Une manne financière

Éric Correia, président de la communauté d'agglomération Grand Guéret et infirmier anesthésiste de profession, défend ce projet. Il est de ceux qui reconnaissent les bénéfices du cannabis sur les patients. "Je trouve scandaleux qu'il faille se mettre dans l'illégalité pour pouvoir se soigner", regrette-t-il ce lundi sur RTL. Selon lui, quelque 300.000 malades en font usage à des fins thérapeutique en France.

"La Creuse est déjà une terre de production de chanvre depuis plus d'un siècle, donc nous avons déjà l'habitude de produire du chanvre à usage thérapeutique", rappelait déjà Eric Correia sur RMC.

Il a d'ailleurs été reçu par Emmanuel Macron et lui a présenté son projet, qu'il juge "sanitaire". Un projet qui aurait également des vertus économiques: la légalisation du cannabis à des fins thérapeutiques et récréatives dans le Colorado, aux États-Unis, a permis la création de 18.000 emplois. Il estime cette manne financière à deux milliards d'euros.

"On a déjà des chanvriers qui sont intéressés. Ils seraient payés par leur production parce que les débouchés sont énormes. J'ai déjà des labos suisses qui sont intéressés pour tout acheter et il y a aussi des sociétés qui sont en train de se créer en France. Il faut savoir si on passe à côté de cette économie-là qui va se faire de toute façon ailleurs, en Suisse, en Italie", a assuré Eric Correia sur RMC.

Le risque d'addiction

Un point de vue que ne partage pas Jean Constantin, médecin. "Le cannabis est une drogue, il faut le rappeler, nombre de ceux qui s'en sont approchés en sont devenus dépendants", a-t-il pointé sur RTL. Ce praticien estime que "le rapport bénéfices-risques" ne tourne pas à son avantage: si les bénéfices sont "certains", ils sont "d'une grande modestie et souvent dépassés par la plupart des médicaments".

En revanche, selon lui, les risques liés à la consommation de cannabis sont "considérables en nombre, en variété et en gravité". Parmi ceux-ci, il cite l'anxiété, la dépression, la schizophrénie et les risques cardio-vasculaires. 

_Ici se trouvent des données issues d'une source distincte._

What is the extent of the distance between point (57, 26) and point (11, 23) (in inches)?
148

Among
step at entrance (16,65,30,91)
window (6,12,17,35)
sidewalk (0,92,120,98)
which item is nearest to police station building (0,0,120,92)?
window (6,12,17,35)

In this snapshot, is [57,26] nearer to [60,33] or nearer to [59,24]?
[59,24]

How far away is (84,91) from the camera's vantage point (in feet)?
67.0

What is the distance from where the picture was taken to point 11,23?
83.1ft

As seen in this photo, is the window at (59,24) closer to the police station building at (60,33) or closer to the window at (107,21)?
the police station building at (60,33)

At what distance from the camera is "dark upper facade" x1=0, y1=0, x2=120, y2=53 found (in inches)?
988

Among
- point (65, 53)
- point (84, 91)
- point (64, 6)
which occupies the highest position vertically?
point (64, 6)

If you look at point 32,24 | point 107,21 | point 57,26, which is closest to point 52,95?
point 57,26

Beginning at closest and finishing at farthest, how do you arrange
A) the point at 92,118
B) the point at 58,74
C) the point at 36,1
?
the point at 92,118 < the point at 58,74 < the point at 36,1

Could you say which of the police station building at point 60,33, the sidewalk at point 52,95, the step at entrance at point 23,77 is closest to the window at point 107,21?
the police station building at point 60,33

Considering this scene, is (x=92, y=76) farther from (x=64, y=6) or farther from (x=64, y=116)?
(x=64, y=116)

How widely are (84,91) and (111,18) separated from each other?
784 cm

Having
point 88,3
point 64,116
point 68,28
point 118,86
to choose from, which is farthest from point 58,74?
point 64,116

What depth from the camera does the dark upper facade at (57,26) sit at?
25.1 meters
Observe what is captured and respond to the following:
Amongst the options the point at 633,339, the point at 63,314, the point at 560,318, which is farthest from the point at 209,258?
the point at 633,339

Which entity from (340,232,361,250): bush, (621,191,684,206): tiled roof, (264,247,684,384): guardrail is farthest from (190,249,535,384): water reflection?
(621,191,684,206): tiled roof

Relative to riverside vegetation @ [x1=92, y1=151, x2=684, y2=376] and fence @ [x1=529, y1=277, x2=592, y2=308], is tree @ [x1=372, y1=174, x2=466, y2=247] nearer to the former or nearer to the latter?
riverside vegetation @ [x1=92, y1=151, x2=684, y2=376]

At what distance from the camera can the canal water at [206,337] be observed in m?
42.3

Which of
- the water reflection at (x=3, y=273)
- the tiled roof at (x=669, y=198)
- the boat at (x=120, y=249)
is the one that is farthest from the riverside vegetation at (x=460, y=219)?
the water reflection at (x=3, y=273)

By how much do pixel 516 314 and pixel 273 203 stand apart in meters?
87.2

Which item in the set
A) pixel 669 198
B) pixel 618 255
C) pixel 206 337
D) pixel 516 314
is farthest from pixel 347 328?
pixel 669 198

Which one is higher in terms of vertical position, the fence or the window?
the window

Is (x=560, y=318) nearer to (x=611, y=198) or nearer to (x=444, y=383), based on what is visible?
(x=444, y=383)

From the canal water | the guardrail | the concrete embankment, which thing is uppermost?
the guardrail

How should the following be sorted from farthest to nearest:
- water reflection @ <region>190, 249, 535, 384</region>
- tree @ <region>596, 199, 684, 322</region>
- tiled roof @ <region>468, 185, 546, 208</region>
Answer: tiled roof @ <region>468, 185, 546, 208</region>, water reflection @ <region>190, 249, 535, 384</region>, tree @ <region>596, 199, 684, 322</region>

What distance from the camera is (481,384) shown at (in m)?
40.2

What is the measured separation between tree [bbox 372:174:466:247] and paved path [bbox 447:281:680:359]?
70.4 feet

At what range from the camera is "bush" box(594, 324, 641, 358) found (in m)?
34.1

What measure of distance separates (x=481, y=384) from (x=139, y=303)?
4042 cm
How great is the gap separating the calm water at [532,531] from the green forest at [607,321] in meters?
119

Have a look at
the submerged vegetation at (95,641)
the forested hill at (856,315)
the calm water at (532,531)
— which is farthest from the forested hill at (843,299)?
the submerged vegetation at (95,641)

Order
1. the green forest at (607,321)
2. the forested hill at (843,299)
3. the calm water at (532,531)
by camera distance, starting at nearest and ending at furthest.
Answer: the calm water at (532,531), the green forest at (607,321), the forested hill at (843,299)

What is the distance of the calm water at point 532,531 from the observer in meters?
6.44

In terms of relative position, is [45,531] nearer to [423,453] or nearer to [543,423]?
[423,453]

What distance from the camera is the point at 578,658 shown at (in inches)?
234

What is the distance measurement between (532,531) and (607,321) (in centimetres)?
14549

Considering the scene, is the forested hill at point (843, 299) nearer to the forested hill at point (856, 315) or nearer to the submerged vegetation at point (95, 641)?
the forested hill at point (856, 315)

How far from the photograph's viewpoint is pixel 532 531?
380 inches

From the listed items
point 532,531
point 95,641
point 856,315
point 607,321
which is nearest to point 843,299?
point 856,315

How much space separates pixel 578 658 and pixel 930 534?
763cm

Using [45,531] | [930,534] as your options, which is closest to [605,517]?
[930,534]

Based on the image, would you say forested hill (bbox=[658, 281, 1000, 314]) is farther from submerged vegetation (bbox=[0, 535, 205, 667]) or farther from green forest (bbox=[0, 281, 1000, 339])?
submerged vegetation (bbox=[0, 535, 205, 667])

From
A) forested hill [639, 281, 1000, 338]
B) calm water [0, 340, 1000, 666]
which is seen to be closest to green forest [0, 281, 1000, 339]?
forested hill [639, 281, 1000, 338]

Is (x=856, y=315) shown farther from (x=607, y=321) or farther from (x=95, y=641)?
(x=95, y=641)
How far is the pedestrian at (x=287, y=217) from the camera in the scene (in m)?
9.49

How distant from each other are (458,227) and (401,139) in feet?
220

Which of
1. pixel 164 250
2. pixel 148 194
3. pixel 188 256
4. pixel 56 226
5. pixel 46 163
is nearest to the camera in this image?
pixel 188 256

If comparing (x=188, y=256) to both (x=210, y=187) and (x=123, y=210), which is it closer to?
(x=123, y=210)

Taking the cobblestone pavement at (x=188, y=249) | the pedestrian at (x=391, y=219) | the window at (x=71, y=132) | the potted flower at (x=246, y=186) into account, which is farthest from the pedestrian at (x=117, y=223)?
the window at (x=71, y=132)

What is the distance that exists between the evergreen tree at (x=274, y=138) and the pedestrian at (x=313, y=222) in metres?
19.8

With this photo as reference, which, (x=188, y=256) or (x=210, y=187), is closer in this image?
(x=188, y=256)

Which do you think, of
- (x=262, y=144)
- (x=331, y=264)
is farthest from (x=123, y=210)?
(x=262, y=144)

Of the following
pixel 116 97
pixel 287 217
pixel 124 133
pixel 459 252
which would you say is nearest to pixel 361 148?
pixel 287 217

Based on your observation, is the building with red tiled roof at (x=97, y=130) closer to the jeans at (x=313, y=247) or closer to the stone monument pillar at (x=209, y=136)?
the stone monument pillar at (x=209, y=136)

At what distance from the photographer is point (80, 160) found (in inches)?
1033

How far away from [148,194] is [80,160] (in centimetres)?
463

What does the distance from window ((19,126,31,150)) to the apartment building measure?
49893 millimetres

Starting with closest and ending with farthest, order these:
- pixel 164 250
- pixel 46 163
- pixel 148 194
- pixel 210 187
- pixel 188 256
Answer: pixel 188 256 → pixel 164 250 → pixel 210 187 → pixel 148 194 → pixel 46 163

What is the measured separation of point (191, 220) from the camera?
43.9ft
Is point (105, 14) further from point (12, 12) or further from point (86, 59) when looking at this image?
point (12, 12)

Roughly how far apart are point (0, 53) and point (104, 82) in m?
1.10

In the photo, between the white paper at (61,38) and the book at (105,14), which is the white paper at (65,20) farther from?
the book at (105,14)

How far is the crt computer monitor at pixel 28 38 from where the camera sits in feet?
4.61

Mais pour Eric Correia, cannabis thérapeutique et cannabis récréatif n'ont rien à voir, le dosage des substances psychoactives n'étant pas le même. "Le cannabis thérapeutique est produit en laboratoire avec des taux de THC (psychoactif, NDLR) et de CBD (le cannabidiol, aux propriétés anti-psychotiques, NDLR) maîtrisés, à ne pas mélanger avec le cannabis trouvé au coin de la rue qui peut être mélangé à du pneu, du goudron et avec un taux de THC qui peut monter jusqu'à 20%." Et pointe une contradiction médicale: la prescription de médicaments dérivés de l'opium.